Kebakaran Hebat di Payuputat: Tiga Penghuni Rumah Tak Terselamatkan, Wali Kota Prabumulih Sampaikan Duka

Wali Kota Prabumulih, H. Arlan menyerahkan bantuan berupa uang duka dan sembako kepada keluarga korban.

PRABUMULIH, – Wali Kota Prabumulih, H. Arlan, turun langsung ke lokasi kebakaran di Kelurahan Payuputat, RT 01 RW 08, Kamis (19/3/2026), setelah menerima kabar duka yang menewaskan tiga warga pada insiden kebakaran kamis dini hari (19/3/2026).

Kehadiran Wali Kota bersama OPD terkait sebagai bentuk kepedulian pemerintah sekaligus menyampaikan belasungkawa kepada keluarga korban. Selain menyampaikan belasungkawa, Wali Kota juga menyerahkan bantuan berupa uang duka dan sembako kepada keluarga korban.

Kebakaran terjadi sekitar pukul 02.00 WIB saat warga masih terlelap. Api pertama kali diketahui setelah terdengar teriakan minta tolong dari penghuni rumah milik Anwar Saleh. Warga sempat berupaya memadamkan api secara mandiri, namun kobaran api dengan cepat membesar dan tidak dapat dikendalikan.

Laporan kemudian diteruskan ke BPBD Kota Prabumulih. Sekitar pukul 03.00 WIB, sebanyak 24 personel pemadam dari Regu B tiba di lokasi dan langsung melakukan pemadaman. Saat itu, kondisi rumah sudah hangus terbakar. Dalam kejadian tersebut, tiga penghuni rumah ditemukan meninggal dunia, masing-masing Sarita, Liztya Prasetya, dan Nasiu.
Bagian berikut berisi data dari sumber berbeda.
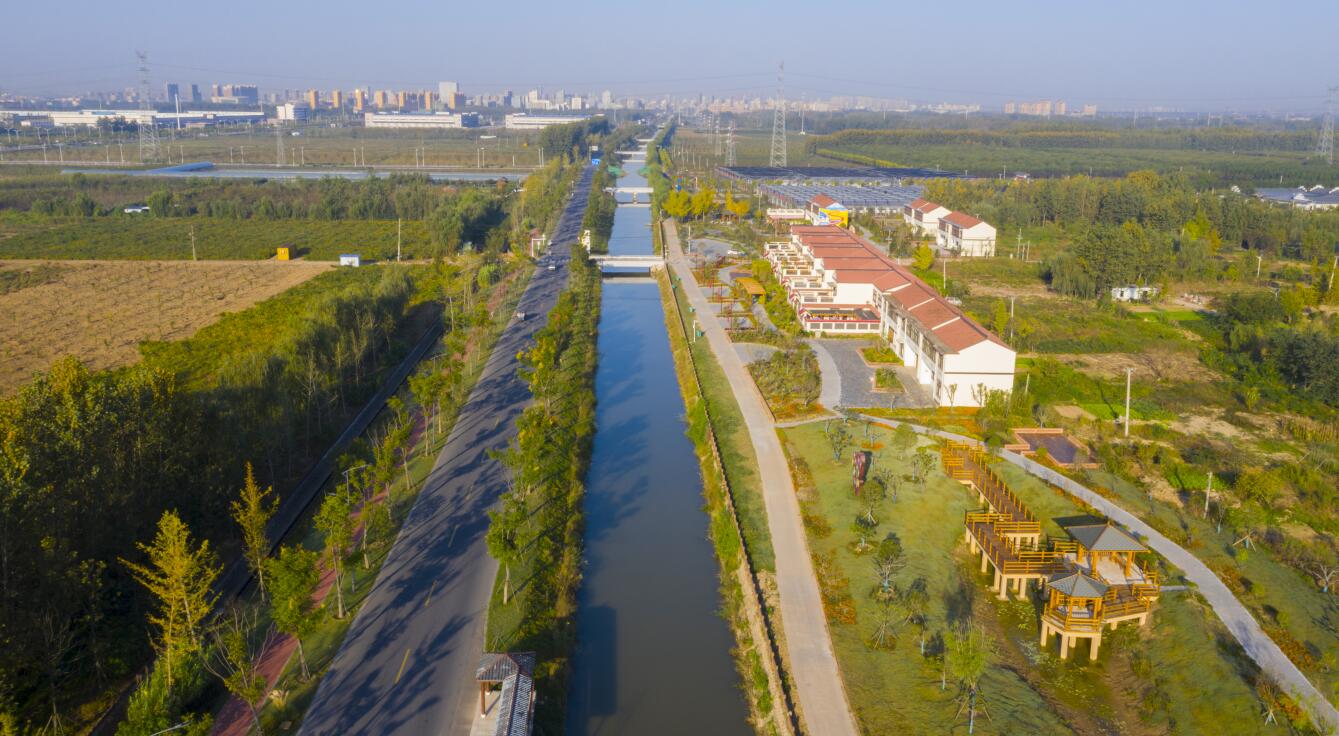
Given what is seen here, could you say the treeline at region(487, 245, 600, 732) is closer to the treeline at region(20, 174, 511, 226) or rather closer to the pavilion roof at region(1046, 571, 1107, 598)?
the pavilion roof at region(1046, 571, 1107, 598)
Api akhirnya berhasil dipadamkan dan dilanjutkan dengan proses pendinginan. Penyebab kebakaran masih dalam penyelidikan pihak kepolisian, sementara kerugian materiil masih didata.
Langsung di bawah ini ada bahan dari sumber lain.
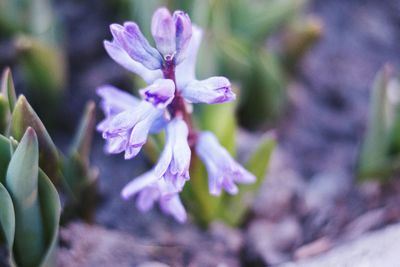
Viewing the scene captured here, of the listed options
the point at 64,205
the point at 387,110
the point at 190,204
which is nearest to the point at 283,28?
the point at 387,110

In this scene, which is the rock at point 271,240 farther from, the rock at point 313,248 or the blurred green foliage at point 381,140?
the blurred green foliage at point 381,140

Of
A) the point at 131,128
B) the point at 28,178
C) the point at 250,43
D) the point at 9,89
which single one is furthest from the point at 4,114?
the point at 250,43

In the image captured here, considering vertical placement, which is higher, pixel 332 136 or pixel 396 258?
pixel 396 258

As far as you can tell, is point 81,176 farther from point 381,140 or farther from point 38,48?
point 381,140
Penanganan turut melibatkan Babinsa, Bhabinkamtibmas, serta bantuan pemadam dari Muara Enim.

Wali Kota Prabumulih H. Arlan menyampaikan duka cita mendalam atas musibah tersebut dan mengimbau masyarakat untuk meningkatkan kewaspadaan terhadap potensi kebakaran, khususnya pada malam hari.

“Pemerintah Kota Prabumulih turut berduka cita yang sedalam-dalamnya. Semoga keluarga yang ditinggalkan diberikan kekuatan dan ketabahan,” ujarnya.

Peristiwa ini menyisakan duka mendalam bagi keluarga korban dan warga sekitar. Kebakaran yang terjadi saat dini hari menjadi pengingat penting bagi masyarakat akan kewaspadaan terhadap potensi bahaya api di lingkungan tempat tinggal. (Sumber: Dismominfo Prabumulih).